Now for something a bit more tricky: Which counties have the largest temperature swings during the day?

In [None]:
sqlContext.sql("""
    SELECT fc.fips, dc.county_name, fc.max_temp - fc.min_temp as temp_change
        FROM fact_county fc
        LEFT JOIN dim_county dc
        ON fc.fips == dc.fips
        GROUP BY fc.fips, dc.county_name
        ORDER BY covid_case_total DESC
        LIMIT 10
""").show()

I'd like to know how strongly Covid case rates correlate to population density. My guess is that high population density results in higher infection rates. To check this, we'll need to get the total case count for each county and normalise it for the total population, then compare the various percentiles of population density in the data set. We could split the whole dataset into 10% buckets of population density and calculate the average normalised case rate.

I'm also curious about how strongly a county's average temperature correlates with case rates. I'd assume that warmer counties fare worse.

A harder question to answer is how much weather on any given day affects covid case rates a few days down the line.  
Since the reporting won't be extremely accurate, we should limit ourselves to evaluating strings of consistently good/bad weather for a few days, and then look at the new case increase a week afterwards.

First, we need to classify what makes a day "good" or "bad". I'd define a "good" day as having low chance of precipitation and low cloud cover, whereas a "bad" day is high on both.
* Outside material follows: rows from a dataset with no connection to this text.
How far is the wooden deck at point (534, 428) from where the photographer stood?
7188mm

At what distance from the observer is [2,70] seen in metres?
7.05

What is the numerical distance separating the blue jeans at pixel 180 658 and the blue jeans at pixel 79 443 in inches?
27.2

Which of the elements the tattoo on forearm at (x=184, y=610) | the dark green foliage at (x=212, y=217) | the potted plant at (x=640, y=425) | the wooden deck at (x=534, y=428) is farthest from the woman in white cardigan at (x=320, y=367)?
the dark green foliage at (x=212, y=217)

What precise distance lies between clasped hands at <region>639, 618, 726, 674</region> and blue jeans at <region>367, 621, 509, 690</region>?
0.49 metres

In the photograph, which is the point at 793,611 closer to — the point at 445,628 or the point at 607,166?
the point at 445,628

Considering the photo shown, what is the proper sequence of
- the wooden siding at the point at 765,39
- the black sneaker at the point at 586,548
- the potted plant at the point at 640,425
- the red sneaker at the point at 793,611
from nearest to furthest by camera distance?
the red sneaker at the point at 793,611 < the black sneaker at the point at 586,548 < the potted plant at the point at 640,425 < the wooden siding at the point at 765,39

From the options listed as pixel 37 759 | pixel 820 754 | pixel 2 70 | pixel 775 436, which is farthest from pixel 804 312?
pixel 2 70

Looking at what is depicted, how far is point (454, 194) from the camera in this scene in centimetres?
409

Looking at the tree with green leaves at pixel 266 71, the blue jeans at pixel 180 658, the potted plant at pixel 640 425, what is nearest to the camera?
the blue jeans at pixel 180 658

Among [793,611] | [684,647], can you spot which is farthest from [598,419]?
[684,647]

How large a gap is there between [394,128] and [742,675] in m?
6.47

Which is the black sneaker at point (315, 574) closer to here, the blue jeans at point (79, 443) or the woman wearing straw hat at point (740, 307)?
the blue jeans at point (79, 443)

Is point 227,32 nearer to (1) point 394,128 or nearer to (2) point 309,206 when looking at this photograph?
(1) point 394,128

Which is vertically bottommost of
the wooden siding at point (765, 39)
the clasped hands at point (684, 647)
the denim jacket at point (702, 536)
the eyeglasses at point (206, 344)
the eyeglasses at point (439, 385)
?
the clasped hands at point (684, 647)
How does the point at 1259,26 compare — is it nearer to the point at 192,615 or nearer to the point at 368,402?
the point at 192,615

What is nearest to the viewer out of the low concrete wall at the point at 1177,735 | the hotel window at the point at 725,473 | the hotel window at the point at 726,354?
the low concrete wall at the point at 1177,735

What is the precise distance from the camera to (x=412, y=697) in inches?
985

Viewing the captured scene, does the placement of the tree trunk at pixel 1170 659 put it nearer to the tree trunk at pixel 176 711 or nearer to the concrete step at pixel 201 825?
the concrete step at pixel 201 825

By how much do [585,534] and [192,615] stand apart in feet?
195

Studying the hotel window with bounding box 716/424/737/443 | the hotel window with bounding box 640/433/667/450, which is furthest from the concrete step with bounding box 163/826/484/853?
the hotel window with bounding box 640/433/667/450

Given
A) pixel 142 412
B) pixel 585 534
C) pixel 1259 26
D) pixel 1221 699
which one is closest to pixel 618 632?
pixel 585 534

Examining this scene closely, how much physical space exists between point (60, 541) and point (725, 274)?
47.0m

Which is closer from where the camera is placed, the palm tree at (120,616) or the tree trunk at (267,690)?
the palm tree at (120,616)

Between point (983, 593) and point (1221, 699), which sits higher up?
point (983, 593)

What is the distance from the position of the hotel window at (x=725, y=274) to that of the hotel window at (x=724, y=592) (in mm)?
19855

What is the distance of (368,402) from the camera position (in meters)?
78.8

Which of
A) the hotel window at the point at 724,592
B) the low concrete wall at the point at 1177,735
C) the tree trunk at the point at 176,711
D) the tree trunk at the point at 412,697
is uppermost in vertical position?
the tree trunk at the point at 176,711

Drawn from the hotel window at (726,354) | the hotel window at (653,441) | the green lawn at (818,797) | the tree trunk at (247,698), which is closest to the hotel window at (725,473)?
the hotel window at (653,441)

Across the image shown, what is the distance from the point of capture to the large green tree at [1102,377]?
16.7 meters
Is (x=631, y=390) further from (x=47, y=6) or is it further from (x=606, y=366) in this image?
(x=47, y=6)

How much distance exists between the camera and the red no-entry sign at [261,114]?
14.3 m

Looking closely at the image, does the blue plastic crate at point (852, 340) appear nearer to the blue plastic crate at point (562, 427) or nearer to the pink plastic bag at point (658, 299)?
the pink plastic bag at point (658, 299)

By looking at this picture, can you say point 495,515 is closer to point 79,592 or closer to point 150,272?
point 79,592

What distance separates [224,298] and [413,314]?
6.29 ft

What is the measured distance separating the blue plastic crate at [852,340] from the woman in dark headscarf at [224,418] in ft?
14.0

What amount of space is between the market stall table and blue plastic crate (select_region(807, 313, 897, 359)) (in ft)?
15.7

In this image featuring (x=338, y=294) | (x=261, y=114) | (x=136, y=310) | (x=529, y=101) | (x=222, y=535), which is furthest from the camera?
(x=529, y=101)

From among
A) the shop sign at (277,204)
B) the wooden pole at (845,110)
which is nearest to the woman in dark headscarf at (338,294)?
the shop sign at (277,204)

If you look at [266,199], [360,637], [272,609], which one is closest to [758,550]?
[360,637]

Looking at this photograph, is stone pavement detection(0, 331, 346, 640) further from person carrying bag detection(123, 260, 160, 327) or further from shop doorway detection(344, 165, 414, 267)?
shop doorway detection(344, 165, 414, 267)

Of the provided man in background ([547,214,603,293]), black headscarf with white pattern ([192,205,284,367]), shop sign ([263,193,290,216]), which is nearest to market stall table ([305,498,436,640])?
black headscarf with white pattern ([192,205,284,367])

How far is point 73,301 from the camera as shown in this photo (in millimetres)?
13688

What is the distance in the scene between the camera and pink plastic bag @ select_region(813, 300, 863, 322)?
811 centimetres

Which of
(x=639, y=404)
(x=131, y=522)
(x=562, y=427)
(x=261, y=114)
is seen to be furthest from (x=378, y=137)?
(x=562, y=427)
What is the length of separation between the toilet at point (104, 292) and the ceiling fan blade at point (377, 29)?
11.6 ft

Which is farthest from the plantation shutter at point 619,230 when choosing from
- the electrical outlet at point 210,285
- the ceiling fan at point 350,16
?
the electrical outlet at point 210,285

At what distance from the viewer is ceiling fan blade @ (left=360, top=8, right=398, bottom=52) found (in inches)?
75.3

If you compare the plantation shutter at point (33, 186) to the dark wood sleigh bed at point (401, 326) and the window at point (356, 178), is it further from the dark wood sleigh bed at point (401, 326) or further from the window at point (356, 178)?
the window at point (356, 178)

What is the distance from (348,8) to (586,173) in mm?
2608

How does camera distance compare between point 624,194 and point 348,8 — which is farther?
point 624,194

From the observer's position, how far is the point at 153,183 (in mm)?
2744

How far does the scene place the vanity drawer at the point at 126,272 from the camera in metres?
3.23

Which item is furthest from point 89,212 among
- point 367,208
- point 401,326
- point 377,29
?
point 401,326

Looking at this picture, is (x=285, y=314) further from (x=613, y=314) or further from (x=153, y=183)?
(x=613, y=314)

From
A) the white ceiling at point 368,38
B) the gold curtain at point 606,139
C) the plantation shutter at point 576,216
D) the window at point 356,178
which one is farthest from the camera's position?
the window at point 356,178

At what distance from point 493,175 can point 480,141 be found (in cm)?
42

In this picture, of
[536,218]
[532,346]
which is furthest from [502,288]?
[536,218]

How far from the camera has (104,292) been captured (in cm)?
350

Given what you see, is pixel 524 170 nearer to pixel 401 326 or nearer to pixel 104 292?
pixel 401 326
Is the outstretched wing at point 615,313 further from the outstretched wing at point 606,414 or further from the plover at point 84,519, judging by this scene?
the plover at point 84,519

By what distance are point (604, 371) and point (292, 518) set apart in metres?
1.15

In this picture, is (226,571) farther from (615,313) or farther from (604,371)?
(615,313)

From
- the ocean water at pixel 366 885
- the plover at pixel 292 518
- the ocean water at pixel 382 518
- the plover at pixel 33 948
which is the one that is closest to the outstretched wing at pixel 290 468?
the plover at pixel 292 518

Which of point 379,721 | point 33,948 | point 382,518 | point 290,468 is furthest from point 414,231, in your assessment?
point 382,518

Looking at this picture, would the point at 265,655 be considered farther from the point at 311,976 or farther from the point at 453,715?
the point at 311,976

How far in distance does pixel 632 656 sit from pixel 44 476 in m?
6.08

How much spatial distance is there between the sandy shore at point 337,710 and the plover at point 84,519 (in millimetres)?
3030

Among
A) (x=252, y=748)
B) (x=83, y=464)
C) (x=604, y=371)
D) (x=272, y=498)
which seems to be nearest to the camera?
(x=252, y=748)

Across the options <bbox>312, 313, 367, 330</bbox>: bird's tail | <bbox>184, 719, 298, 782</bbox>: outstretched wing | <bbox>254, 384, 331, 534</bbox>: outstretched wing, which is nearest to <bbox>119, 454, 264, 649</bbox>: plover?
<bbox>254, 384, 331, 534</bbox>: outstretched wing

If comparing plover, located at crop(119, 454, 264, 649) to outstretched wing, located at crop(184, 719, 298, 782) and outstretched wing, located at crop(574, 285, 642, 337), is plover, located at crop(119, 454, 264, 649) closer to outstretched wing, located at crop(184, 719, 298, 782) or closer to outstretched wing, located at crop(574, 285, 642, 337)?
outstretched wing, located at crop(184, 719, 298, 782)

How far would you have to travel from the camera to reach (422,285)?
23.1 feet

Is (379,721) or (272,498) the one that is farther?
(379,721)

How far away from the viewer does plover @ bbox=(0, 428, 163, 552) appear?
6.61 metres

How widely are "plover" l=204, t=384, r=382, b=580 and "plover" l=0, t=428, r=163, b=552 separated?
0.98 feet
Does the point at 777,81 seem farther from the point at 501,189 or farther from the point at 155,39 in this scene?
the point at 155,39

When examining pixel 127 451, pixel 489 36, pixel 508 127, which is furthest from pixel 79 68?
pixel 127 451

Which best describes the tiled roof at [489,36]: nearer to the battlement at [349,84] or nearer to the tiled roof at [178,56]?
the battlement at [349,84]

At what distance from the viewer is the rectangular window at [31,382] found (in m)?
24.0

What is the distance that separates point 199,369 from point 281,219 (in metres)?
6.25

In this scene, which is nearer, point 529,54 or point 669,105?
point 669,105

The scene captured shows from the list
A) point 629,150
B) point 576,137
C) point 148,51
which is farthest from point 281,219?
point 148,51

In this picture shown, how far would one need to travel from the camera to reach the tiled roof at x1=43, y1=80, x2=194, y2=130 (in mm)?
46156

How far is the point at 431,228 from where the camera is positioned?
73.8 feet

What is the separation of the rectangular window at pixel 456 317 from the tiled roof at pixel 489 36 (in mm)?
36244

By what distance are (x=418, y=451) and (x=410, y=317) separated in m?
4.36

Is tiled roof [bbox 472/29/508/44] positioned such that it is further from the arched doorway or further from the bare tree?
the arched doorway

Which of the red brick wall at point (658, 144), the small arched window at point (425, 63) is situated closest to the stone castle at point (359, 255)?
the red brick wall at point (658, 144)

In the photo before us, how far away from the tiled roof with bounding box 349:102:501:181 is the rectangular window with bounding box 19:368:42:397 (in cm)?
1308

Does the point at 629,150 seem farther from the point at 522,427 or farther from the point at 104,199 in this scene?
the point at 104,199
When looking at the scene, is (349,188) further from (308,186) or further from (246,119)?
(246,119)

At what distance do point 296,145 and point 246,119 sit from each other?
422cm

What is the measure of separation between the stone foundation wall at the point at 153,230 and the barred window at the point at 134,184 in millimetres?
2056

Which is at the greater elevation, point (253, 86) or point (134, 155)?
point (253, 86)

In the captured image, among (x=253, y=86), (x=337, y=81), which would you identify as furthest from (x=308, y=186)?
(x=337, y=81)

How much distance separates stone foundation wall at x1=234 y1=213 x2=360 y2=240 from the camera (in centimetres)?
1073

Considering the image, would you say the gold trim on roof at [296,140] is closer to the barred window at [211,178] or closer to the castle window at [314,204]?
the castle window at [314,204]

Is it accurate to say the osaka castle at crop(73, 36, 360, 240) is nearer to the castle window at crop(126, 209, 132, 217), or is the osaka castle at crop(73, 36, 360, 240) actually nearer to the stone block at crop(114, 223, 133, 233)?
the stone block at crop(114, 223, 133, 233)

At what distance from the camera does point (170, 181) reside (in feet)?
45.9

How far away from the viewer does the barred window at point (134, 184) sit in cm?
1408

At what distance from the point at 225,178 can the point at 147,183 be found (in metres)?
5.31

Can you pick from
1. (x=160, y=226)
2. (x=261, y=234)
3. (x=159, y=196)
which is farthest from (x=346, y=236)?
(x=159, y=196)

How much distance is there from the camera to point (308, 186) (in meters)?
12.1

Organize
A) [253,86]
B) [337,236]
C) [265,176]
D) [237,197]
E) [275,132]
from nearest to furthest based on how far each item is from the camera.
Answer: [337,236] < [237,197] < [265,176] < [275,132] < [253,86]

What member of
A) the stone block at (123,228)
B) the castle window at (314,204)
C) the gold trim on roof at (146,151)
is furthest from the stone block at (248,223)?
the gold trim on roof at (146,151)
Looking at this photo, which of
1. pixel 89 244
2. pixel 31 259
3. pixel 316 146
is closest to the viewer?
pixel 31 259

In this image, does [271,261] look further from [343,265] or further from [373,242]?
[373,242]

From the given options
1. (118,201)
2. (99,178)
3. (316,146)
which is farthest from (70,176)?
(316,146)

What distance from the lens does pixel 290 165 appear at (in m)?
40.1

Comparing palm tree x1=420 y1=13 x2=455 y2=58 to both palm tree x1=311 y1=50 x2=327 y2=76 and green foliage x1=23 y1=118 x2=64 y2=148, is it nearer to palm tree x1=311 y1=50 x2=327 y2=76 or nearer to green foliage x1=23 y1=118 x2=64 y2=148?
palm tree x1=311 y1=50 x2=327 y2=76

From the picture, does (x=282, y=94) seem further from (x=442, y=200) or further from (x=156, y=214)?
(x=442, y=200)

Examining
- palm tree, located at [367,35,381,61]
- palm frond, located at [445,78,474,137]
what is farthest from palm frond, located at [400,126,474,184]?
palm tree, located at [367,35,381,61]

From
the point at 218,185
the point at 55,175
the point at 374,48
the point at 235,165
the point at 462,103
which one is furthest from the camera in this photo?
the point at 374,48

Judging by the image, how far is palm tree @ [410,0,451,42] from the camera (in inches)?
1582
We could include temperature here as well, but we'd need to look at a rolling average to see how any given day compares; this presents a problem since rolling averages don't play well with the idea of having a period of good/bad days (they're subsequent days, so the last day in the sequence would need e.g. a higher temperature than the preceding days even though they were classed as "good" already).

Next, we need to indentify sufficiently long sequences of days with similar weather.  
Then we can determine the cases a week from each day, and track the delta.

Finally, we can average the delta for good/bad weather days and see if we can find any difference.